York then goes on to chronicle development after development in this sordid episode, including the National Enquirer’s stunning July 2008 story that included a detailed account of an Edwards visit to Hunter’s Los Angeles hotel room. The Edwards campaign repeatedly expected the major media to pounce on the story after each revelation, but the onslaught never came. York concludes:
An explosive scandal had been kept out of the press for months at a time when the man at the center was an important player in national politics. Why?
Young thought it was because the Edwards camp so tightly controlled information that journalists weren’t able to find sources to corroborate the Enquirer’s reporting. While that may have been part of it, the fact was, many editors and reporters just didn’t want to tell the story.
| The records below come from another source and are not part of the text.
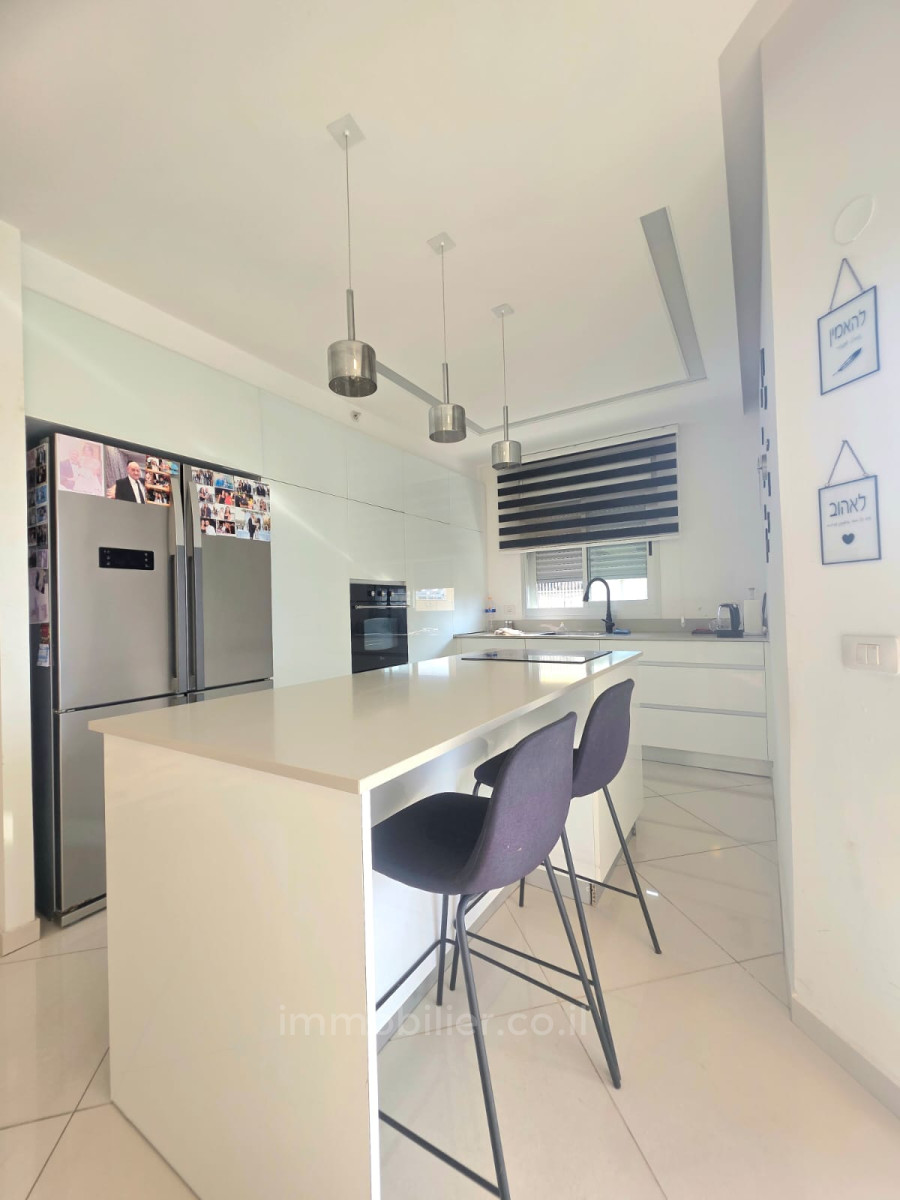 Apartamento 4 cômodos Bat yam Centro da cidade 854-IBL-6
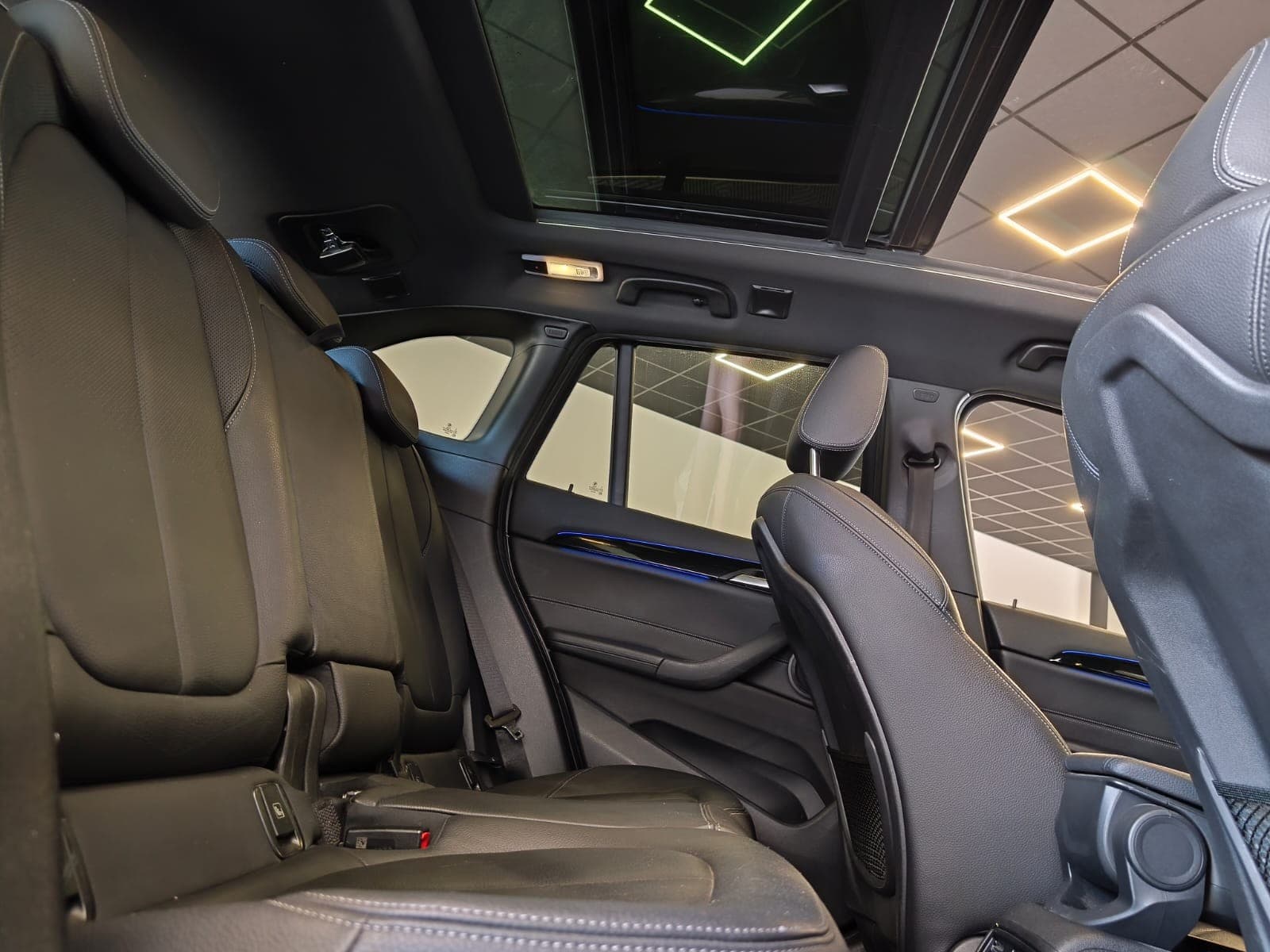 BMW X1 F48 LCI xDrive 18d 150cv BVA8 M Sport / Toit Ouvrant / CarPlay / Camera / Affichage Tete Haute — photo 4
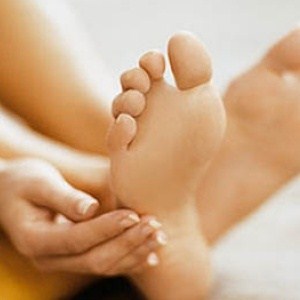 Cracked Heels Causes And Treatment Homemade Remedies 001
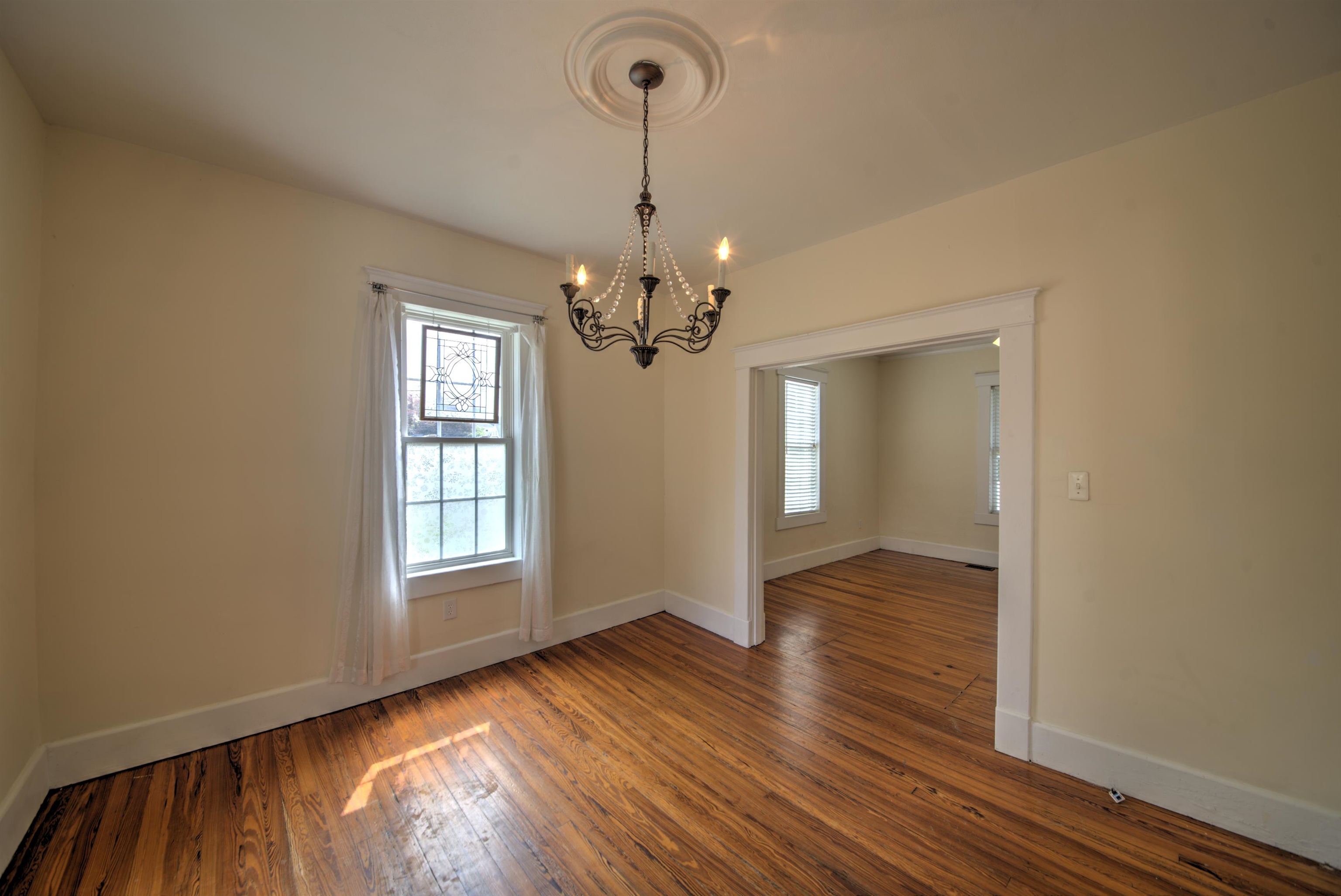 700 SHERWOOD AVE, WAYNESBORO, Virginia 22980, 2 Bedrooms Bedrooms, ,1 BathroomBathrooms,Residential,700 SHERWOOD AVE,679779 MLS # 679779 700 SHERWOOD AVE, WAYNESBORO, Virginia 22980, 2 Bedrooms Bedrooms, ,1 BathroomBathrooms,Residential,700 SHERWOOD AVE,679779 MLS # 679779
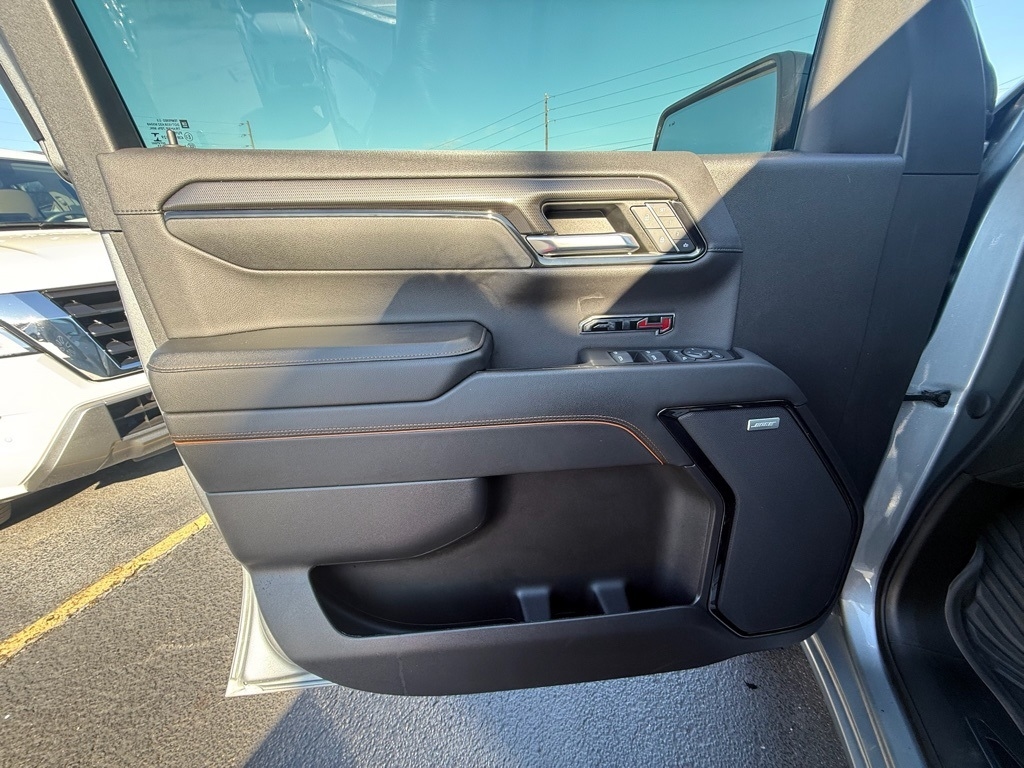 GMC Sierra 1500 AT4 Crew Cab 4WD 2023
Maybe they admired Edwards’ cancer-stricken wife, Elizabeth. Maybe they saw no good in exposing Edwards’ sordid acts. Maybe they looked down on the National Enquirer. Or maybe they were just biased. “In the case of John Edwards,” said Washington Post media reporter Howard Kurtz, “even though it was clearly out there — everybody in America knew about this well before CNN and the New York Times and the Washington Post got into this game — there was still a great reluctance.”
Of course, in the end the story came out anyway — but only after the sheer weight of Edwards’ corruption made the facts impossible to ignore, even for sympathetic journalists.
This bears an uncanny resemblance to the news media’s deliberate decision to suppress its knowledge of Bill Clinton’s personal problems and scandals during the 1992 Presidential campaign. The press even gave Clinton the opportunity to publicly distance himself from womanizing allegations with the now-infamous “stand by your man” 60 Minutes interview, aired on Superbowl Sunday in January 1992. Eventually Clinton’s womanizing caught up with him; proof again that no matter how hard the media tries, it cannot eradicate corruption simply by choosing not to report it.
It will be worth seeing how future generations analyze the mainstream media’s reporting of the 2008 Presidential campaign, particularly the incredible contrast in standards between its insatiable appetite for dirt on Sarah Palin and her family, and its decision to willfully suppress what it already knew about the sleaziness of John Edwards.